O principal combustível é a proximidade do mercado paulistano, onde um público de renda mais elevada, preocupado com saúde e meio ambiente, garante a demanda. Mas, para chegar lá, é preciso vencer alguns obstáculos consideráveis. O principal deles diz respeito aos canais de distribuição. Enquanto os agricultores tradicionais dependem basicamente dos sistemas centralizados – como Ceasa e Ceagesp –, os produtores orgânicos batalham para encontrar seus próprios meios de comercialização. Para ganhar escala, não basta vender nas feiras especializadas ou em pequenos mercados. Mais importante é colocar produtos nas prateleiras das grandes redes de supermercados, que vendem mais.

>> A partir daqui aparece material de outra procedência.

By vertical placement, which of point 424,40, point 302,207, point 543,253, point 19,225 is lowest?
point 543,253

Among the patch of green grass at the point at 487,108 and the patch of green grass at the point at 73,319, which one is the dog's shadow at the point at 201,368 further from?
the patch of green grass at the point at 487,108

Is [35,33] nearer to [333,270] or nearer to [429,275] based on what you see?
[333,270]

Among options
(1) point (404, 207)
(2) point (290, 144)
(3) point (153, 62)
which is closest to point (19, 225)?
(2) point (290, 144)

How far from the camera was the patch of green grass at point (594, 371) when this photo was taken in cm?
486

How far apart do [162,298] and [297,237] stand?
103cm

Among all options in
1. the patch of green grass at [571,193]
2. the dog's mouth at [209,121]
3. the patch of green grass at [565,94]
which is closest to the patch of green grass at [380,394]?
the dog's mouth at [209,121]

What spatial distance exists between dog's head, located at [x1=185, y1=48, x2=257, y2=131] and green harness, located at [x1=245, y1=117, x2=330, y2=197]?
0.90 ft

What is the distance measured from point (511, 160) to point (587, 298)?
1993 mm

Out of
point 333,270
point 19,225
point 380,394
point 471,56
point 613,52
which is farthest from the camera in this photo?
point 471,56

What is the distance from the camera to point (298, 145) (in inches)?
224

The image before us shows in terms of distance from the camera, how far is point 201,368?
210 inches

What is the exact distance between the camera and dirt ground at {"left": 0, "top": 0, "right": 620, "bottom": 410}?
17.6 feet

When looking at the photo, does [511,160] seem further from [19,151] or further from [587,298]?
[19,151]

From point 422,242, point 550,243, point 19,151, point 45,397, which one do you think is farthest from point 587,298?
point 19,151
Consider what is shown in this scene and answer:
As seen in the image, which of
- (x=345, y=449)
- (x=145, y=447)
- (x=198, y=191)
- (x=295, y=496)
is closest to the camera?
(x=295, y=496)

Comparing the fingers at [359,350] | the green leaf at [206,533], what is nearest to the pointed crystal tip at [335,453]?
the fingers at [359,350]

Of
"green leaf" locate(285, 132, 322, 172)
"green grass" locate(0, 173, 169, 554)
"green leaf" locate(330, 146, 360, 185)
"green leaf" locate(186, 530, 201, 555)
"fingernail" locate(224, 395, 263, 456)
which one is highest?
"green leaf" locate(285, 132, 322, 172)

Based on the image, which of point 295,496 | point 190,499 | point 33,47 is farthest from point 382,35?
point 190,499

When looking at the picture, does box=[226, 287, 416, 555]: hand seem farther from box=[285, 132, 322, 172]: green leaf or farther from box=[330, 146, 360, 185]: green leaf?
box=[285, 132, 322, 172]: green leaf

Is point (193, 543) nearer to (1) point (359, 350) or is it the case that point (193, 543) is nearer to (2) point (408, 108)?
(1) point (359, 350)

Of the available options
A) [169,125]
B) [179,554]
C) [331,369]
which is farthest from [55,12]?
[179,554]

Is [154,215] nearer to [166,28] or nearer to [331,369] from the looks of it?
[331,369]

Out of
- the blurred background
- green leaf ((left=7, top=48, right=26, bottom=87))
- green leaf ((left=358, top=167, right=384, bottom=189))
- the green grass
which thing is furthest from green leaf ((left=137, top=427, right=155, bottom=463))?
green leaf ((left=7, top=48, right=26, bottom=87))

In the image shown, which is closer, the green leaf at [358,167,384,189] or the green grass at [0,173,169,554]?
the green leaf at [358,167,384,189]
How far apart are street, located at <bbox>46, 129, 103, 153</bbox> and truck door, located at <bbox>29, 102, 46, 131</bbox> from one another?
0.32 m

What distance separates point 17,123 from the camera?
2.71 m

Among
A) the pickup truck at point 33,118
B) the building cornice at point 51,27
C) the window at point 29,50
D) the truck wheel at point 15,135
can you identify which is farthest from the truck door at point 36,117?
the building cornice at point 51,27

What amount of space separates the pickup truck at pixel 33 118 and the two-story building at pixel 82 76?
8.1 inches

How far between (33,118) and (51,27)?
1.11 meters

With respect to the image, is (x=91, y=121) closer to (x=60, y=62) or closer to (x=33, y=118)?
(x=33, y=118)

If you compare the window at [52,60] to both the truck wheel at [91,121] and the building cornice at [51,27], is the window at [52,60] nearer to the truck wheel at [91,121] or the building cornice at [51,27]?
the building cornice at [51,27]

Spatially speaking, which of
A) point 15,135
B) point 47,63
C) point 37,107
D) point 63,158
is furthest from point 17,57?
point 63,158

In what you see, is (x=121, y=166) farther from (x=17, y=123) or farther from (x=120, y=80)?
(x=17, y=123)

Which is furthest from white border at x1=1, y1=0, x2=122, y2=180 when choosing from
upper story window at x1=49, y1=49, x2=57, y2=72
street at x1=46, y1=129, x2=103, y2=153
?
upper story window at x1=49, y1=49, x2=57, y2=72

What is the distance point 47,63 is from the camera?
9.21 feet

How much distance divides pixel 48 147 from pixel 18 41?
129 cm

Para o professor do Instituto de Economia da Unicamp Ademar Romeiro, ou os produtores orgânicos se associam ou não sobreviverão. No caso da região de São Roque, a experiência mais bem organizada nesse sentido é a Horta & Arte. Por trás da marca, estão mais de 120 pequenos produtores (vários deles com propriedade fora do município de São Roque), com uma área plantada de 40 hectares, entre lavouras de tomate, cenoura, alface, rúcula e algumas frutas.

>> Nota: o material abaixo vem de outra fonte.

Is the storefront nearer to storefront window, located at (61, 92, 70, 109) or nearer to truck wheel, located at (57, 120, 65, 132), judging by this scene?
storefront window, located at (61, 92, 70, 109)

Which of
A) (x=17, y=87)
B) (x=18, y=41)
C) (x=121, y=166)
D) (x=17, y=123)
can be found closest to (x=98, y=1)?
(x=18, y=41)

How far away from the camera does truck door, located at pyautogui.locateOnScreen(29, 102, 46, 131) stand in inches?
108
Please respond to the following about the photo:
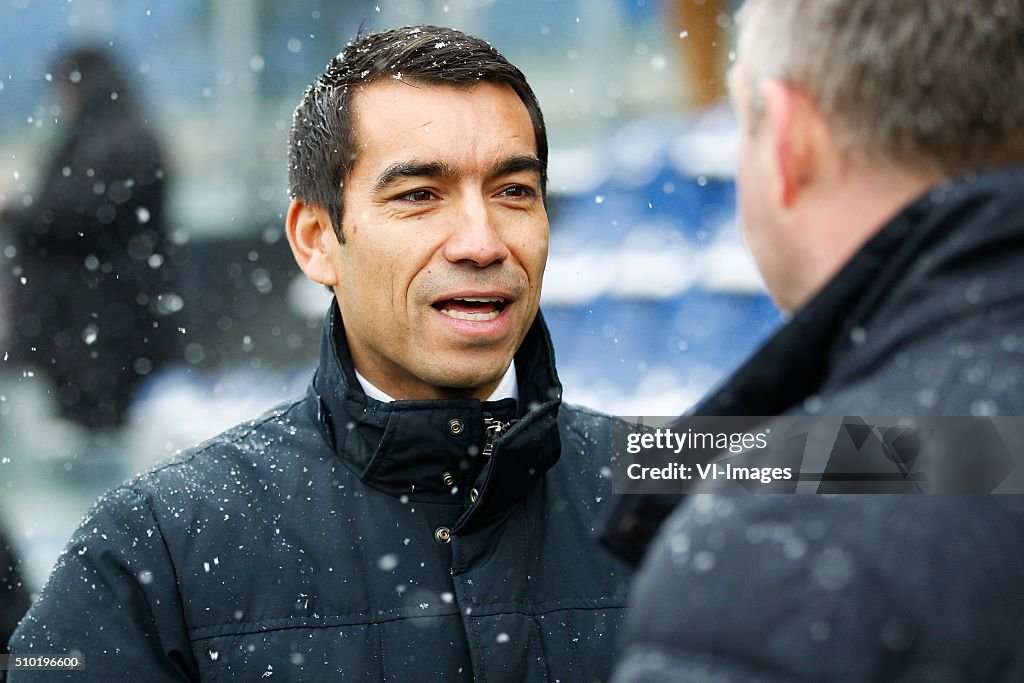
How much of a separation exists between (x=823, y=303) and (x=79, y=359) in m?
4.36

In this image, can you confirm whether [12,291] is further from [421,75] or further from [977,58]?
[977,58]

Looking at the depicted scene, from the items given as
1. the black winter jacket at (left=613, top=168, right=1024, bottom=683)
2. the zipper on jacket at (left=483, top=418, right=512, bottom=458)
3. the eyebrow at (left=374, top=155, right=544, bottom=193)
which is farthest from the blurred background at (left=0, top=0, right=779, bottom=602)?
the black winter jacket at (left=613, top=168, right=1024, bottom=683)

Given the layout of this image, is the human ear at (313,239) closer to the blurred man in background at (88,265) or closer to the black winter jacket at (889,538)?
the black winter jacket at (889,538)

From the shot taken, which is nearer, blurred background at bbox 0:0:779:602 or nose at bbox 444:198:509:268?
nose at bbox 444:198:509:268

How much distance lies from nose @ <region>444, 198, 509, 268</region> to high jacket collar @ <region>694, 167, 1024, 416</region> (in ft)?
3.77

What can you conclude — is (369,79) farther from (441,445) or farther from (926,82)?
(926,82)

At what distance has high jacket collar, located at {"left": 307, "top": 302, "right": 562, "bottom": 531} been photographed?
224cm

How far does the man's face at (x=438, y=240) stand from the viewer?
243 centimetres

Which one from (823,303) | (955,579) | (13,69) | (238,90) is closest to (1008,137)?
(823,303)

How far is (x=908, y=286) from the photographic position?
1.19 metres

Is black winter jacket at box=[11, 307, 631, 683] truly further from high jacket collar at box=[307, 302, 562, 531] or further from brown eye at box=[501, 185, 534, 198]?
brown eye at box=[501, 185, 534, 198]

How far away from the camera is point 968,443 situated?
3.81 feet

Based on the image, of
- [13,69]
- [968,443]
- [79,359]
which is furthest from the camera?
[13,69]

Planejamento – Criada por Filipe Mesquita, Luis Carlos Trento e Magda Ribeiro, eles mesmos produtores e também administradores, a Horta & Arte tem como principal desafio calibrar a produção. Ou seja, é preciso garantir que os produtos cheguem diariamente, e com qualidade, às gôndolas de mais de 50 lojas na Grande São Paulo e litoral paulista de redes como Carrefour, Wal Mart, Sé, Sonae e Pastorinho. “Nossos agrônomos monitoram todos os associados para não faltar produtos, nem para termos excedente”, diz Mesquita. Até o final do ano, a empresa estará vendendo produtos “quase-prontos”, lavados e embalados, como fazem os convencionais. Uma linha de crédito do Banco do Brasil está financiando o projeto, que inclui uma área para limpeza e empacotamento. Com o apoio do BB, os administradores negociam a exportação de alguns itens para a Europa (provavelmente para a Alemanha), mas evitam dar maiores detalhes sobre a operação.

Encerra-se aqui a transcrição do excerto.